This article was published in the Spring 2022
By Dustin Watkins, DataBased, Co-founder & CTO
Building a winning team will give any business the best chance at success. With each round of funding being achieved by fewer and fewer companies, I have focused on building the right team around me so that we defy the odds. When you have the right team around you, a business will thrive.
Here are a few key milestones for DataBased from my brother's basement to the present.
- April 2018 - I hired our first part-time engineer, and we began coding in my brother's basement. We were both studying Computer Science at BYU and were entirely self-funded.
- March 2020 - we had a working product, signed our first paying customer, and had grown from one part-time employee to four full-time employees. We also continued to operate lean and were entirely self-funded.
- November 2021 - we had grown to six employees, broke the ten enterprise customer mark, and closed our seed round for $3M at a $40M pre-money valuation.
- April 2022 - we now have 14 employees, are very close to being profitable, and growing really well.
Now for a bit more detail as to how we got here. One night, Justin (software engineer #2 at the company) and I were getting ready to leave the basement office and go home. We got a call from Dan Watkins, my brother and co-founder, that a client had decided to move forward with us if we could meet one critical deadline (2 days away).
There was one big problem, we had only built a full integration with Salesforce, but the client used HubSpot as their CRM. Justin put his backpack down and eagerly began looking into the HubSpot API documentation. We, as a team, finished the integration on time and got our first client. Justin and I were not willing to lose. Without that determination, we could not have met the client's needs, and our first customer would have been delayed.
Of the many things that stood out to me about this experience, one was that Justin was a true champion of DataBased. I often ponder on how we got here. How do we have such a strong employee density of fantastic people, just like Justin? These individuals truly exemplify so many characteristics (hard work, commitment, inability to lose) of what I would hope for in our team. Was it luck, skill, or something else entirely that got us here? While there is no formula to know perfectly how someone will work out for a role or how to retain every high-performing individual, I believe specific leadership skills will mitigate the risk. Over the past four years at DataBased, I have learned that it’s a founder's ability to recruit and retain non-optional skills that drive a startup's success.
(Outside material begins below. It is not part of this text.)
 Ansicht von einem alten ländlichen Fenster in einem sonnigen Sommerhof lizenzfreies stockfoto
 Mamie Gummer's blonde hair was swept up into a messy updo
I don't claim to have it all figured out, but here are some guidelines I have learned about recruiting and retaining for early-stage startups.
Recruiting
- Data-driven approach- Establish a quantifiable way to measure candidates relative to other candidates and benchmark against current employees to help distinguish top candidates.
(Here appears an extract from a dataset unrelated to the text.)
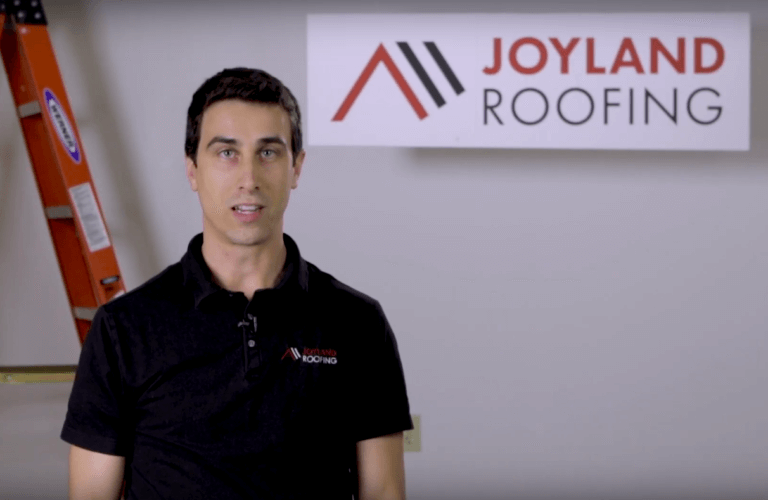 Man standing in front of Joyland Roofing sign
- Transparency- Be transparent in the outreach and recruiting process, and it will save you time and earn the respect of your potential employees.
- Share the vision- Sell your candidates on the vision/company and their role in realizing that vision before deep-diving into the interviews. It is an initial investment but will save time in the later stages. If the vision is not for them, then cut bait early.
- Prioritize recruiting- Prioritizing recruiting over other responsibilities became apparent once I realized that for every good hire, the company would get an additional 40 hours of work done per week that was not happening before. Every week delayed costs 40 hours of work not being done. Miss a hiring target by five candidates that needed to be hired in the quarter, and that is 200+ hours a week that no one is doing.
Retention
- Company Culture- Be extremely mindful of what you celebrate and tolerate as a leader. Both categories will naturally become part of your culture.
- Share the way- Regularly reinforce the why and the company vision to maintain consistent alignment throughout the organization.
- Loyalty- Loyalty goes both ways. To build a loyal employee base, the company must be loyal to its employees.
- Invest in your team- Establish a regular cadence for career development. Each employee should know or have an idea of the expectations and timelines for promotions.
- Employees are humans- When tough things happen in life, do all you can to support them and their families. When someone sees that you are there for them during their hard times, it is easy to return that to the company. The inverse is also true.
- Listen and act- Establish baseline Employee Engagement and Sentiment, and have an operational cadence to improve it. Call out what you are doing to address the feedback.
Company culture is quickly established by whom you hire and what you do/don't do to retain your employees. I was at a Utah Founders convention, and Scott O'Neil, the former CEO of the NBA team the Philadelphia 76ers, posed an interesting scenario. He asked if you had a top-performing sales rep, who smashes their quota every quarter, but treats the rest of the employees like garbage, what do you do? What you decide to do or not do is your company culture.
Culture is more than the company values listed on the website, the snacks, the ping pong table, and unlimited PTO. Culture can be simplified down to what leaders celebrate and tolerate. What does leadership incentivize? How does someone distinguish themself as a top performer, and how are they recognized? What happens when objectives are missed? These are just some questions you can ask yourself that help identify your culture. When a company culture you can be proud of has been established, recruiting and retaining become easier. Once you can recruit and retain top talent, your business will have the best chance to win. So what are you celebrating and tolerating that could be subliminally setting your company culture?